A number of Ezidis nominated themselves as part of the Nineveh People's Alliance, in which the PUK and the Tribal Body in Shingal participate.
The head of the Ezidi Progress Party says that the presence of a large number of displaced people in Dohuk made them focus their efforts to win the quota seat. “More than 70% of the Ezidi votes in Shingal are in the camps of the (Iraqi) Kurdistan Region (IKR), and the majority of them vote for the KDP.”
In the last Iraqi Parliament elections held in 2021, the KDP won the three seats in the Shingal electoral district and all of the winning candidates were from the Ezidi component.

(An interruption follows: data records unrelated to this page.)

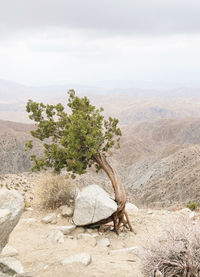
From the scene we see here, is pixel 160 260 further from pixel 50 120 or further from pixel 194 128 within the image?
pixel 194 128

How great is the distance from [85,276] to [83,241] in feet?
15.4

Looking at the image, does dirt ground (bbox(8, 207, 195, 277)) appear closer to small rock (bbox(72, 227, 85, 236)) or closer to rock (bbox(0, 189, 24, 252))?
small rock (bbox(72, 227, 85, 236))

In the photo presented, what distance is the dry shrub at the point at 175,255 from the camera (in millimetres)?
5121

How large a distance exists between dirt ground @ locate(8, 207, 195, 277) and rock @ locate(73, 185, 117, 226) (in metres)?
0.64

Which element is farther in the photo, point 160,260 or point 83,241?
point 83,241

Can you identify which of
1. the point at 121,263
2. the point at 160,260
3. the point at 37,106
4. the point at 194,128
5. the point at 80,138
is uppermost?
the point at 37,106

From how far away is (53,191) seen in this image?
13.4 metres

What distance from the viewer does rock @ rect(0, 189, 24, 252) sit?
622 cm

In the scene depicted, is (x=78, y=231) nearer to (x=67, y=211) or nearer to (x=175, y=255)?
(x=67, y=211)

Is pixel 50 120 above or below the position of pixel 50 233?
above

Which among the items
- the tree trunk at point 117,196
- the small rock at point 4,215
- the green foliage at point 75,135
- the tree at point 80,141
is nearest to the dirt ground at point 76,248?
the tree trunk at point 117,196

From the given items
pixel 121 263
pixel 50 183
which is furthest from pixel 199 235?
pixel 50 183

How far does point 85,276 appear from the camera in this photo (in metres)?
6.00

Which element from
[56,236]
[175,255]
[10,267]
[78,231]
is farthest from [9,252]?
[175,255]
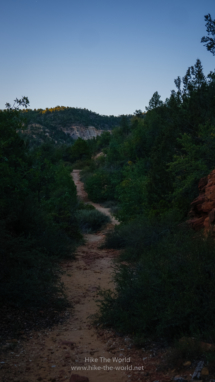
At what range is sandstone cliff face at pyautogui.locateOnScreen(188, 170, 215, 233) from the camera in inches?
366

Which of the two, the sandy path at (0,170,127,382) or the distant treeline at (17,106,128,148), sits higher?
→ the distant treeline at (17,106,128,148)

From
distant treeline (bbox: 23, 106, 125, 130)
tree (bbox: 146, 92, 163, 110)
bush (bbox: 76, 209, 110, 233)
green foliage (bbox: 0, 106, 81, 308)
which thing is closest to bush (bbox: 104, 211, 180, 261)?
green foliage (bbox: 0, 106, 81, 308)

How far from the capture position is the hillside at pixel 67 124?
80312mm

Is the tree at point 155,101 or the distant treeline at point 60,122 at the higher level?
the distant treeline at point 60,122

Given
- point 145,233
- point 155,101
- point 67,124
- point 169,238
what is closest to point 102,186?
point 155,101

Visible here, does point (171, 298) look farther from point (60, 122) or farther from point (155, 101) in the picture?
point (60, 122)

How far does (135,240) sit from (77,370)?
8205 millimetres

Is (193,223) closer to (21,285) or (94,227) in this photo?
(21,285)

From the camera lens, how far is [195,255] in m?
5.75

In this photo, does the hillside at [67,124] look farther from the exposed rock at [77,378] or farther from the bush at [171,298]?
the exposed rock at [77,378]

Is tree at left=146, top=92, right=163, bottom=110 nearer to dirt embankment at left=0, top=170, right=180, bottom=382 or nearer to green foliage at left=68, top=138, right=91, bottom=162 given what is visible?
green foliage at left=68, top=138, right=91, bottom=162

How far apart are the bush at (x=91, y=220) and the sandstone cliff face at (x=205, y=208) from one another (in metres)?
11.2

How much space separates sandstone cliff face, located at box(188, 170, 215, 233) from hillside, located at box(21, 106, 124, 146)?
6346cm

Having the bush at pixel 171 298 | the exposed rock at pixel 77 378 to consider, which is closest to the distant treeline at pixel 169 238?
the bush at pixel 171 298
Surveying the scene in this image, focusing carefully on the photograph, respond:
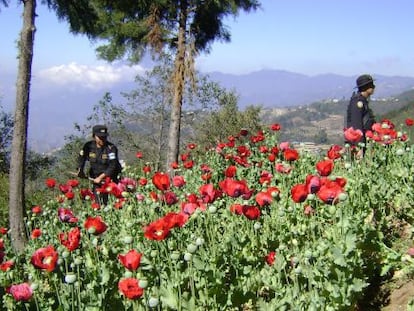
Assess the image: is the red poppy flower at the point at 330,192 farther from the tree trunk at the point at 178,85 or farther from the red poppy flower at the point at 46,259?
the tree trunk at the point at 178,85

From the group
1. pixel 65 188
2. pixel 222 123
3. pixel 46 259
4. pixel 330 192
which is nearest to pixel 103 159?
pixel 65 188

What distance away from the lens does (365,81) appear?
631 cm

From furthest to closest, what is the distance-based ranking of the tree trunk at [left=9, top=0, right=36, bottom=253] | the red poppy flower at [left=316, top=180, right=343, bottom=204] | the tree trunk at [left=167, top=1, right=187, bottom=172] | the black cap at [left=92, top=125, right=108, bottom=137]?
the tree trunk at [left=167, top=1, right=187, bottom=172] < the tree trunk at [left=9, top=0, right=36, bottom=253] < the black cap at [left=92, top=125, right=108, bottom=137] < the red poppy flower at [left=316, top=180, right=343, bottom=204]

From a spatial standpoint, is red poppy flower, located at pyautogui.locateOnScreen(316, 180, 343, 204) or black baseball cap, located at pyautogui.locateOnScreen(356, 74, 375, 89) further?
black baseball cap, located at pyautogui.locateOnScreen(356, 74, 375, 89)

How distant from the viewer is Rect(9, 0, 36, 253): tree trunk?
810 centimetres

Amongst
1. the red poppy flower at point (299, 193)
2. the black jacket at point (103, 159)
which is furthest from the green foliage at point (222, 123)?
the red poppy flower at point (299, 193)

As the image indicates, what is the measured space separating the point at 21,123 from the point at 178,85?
4409 millimetres

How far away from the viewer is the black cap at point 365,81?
248 inches

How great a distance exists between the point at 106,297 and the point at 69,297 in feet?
0.93

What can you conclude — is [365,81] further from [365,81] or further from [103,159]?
[103,159]

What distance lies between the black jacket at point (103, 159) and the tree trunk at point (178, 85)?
13.4ft

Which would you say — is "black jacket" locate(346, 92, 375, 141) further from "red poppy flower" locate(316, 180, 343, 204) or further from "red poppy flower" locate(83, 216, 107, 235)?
"red poppy flower" locate(83, 216, 107, 235)

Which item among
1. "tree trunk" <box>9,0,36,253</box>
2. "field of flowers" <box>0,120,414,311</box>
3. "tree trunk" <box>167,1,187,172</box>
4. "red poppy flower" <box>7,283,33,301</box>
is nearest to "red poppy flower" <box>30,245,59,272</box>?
"field of flowers" <box>0,120,414,311</box>

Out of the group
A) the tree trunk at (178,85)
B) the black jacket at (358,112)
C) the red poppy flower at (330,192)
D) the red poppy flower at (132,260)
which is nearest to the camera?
the red poppy flower at (132,260)
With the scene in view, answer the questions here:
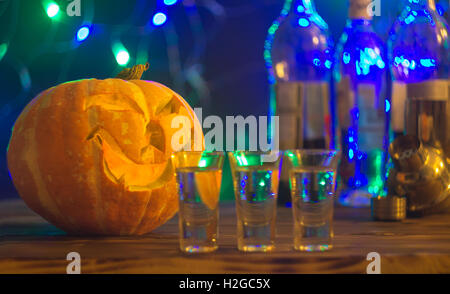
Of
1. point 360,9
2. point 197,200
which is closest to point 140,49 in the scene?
point 360,9

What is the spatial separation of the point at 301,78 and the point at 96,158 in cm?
66

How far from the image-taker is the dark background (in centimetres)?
163

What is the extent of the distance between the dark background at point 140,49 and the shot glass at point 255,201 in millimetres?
913

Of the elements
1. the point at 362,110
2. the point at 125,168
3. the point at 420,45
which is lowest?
the point at 125,168

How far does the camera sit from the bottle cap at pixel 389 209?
3.45 feet

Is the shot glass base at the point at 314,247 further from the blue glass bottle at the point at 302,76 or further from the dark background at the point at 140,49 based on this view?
the dark background at the point at 140,49

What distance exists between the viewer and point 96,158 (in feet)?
2.80

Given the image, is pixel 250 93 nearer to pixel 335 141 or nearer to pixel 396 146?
pixel 335 141

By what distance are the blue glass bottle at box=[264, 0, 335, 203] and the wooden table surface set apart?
17.3 inches

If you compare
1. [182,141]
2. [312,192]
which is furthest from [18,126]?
[312,192]

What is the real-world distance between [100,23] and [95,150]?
0.87 meters

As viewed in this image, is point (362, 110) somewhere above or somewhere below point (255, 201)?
above

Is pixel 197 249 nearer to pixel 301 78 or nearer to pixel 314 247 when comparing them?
pixel 314 247

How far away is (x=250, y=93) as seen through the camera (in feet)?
5.45
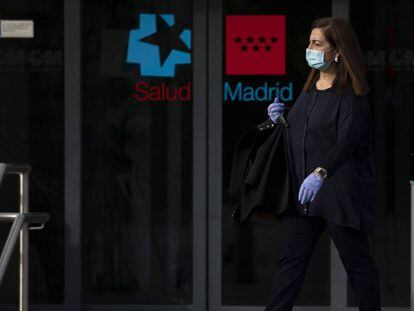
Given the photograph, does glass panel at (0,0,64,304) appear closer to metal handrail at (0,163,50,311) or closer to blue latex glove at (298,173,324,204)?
metal handrail at (0,163,50,311)

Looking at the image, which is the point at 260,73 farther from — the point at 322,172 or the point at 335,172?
the point at 322,172

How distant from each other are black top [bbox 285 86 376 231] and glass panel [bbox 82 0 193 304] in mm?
2546

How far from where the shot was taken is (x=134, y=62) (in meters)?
7.48

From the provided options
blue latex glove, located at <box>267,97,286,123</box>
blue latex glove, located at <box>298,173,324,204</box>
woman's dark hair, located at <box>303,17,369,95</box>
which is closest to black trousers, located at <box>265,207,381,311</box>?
blue latex glove, located at <box>298,173,324,204</box>

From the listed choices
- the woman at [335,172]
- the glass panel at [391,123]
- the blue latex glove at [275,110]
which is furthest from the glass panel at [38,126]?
the woman at [335,172]

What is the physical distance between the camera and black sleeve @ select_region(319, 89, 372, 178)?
15.9 feet

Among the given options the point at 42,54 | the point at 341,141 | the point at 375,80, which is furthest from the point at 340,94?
the point at 42,54

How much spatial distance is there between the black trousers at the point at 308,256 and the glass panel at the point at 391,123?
2471mm

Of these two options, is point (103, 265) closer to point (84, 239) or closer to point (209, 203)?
point (84, 239)

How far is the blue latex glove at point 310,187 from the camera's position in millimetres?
4789

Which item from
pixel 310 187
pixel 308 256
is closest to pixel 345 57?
pixel 310 187

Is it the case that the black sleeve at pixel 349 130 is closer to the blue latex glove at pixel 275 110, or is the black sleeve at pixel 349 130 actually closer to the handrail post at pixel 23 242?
the blue latex glove at pixel 275 110

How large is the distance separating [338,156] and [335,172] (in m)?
0.13

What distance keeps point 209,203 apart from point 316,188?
2720mm
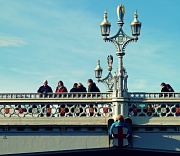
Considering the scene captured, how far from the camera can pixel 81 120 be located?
102 ft

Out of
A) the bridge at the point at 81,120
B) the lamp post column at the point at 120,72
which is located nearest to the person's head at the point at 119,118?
the bridge at the point at 81,120

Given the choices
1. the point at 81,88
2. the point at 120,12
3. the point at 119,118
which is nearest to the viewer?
the point at 119,118

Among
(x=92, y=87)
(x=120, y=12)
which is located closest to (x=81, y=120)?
(x=92, y=87)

In the previous Nineveh Governorate Council elections, the Ezidis won eight seats within the framework of various lists and alliances, but Saad Battoush, head of the Progress Party, fears that the dispersion and division of the Yazidi votes will reduce the number of their seats to three seats.
Unfortunately, like every time, we were not able to unite our ranks
In the 2021 parliamentary elections, the number of voters in the Shingal electoral district was 270,000, but only 60,000 cast their votes, according to statistics from the Election Commission of Ezidi Progress Party.
Daoud Jundi, the head of the PUK’s organizations in Shingal, stated that the division and dispersion of votes does not only include the Ezidis, but has become a feature that accompanies the multiple ethnicities and religions in the governorate and even throughout Iraq,
“Therefore, forming a joint list for the Ezidis was impossible.”
Mishal Nawaf, 24-years-old resident of the Sinuny sub-district of Shingal, said, “This division is not in our interest. We have become parties and groups and do not have a common vision.”
He added that these parties preferred their personal and partisan interests over religious interests.
According to the electoral law, Nineveh Governorate is a single electoral district, and in this case, the Ezidi candidate can seek the votes of other Nineveh regions and vice versa.
The number of seats in the Nineveh Provincial Council, according to the election law, is 29 seats for over 3,800,000 people, three of which are quota seats allocated to Christians, Ezidis and Shabaks.
The dispersal of the Ezidis before the elections comes despite the fact that Shingal district has been regained from ISIS’s control since November 13, 2015, but only 35% of Sinjar’s displaced people, most of whom are Ezidis, have returned to their hometowns. Overall, the Ezidis hope to be able to address this problem through the local government in Nineveh.
In the 2021 parliamentary elections, 120,120 displaced people across the country were entitled to vote, most of whom were in Dohuk, according to statistics obtained by the (Kirkuk Now) from the Independent High Electoral Commission in Iraq IHEC.
Ezidis constitute 30% of 664,000 Internally Displaced Persons IDP in the IKR, and the fate of more than 2,600 kidnapped Ezidis remains unknown.
Khudida Karto, a displaced person residing in Kabartw camp in Dohuk Northern Province, said, “Let them participate in the elections however they want. For us, the most important thing is that they return us to Shingal and that the situation there stabilizes.”
“We hope that they will not be mere promises as we saw in the past.”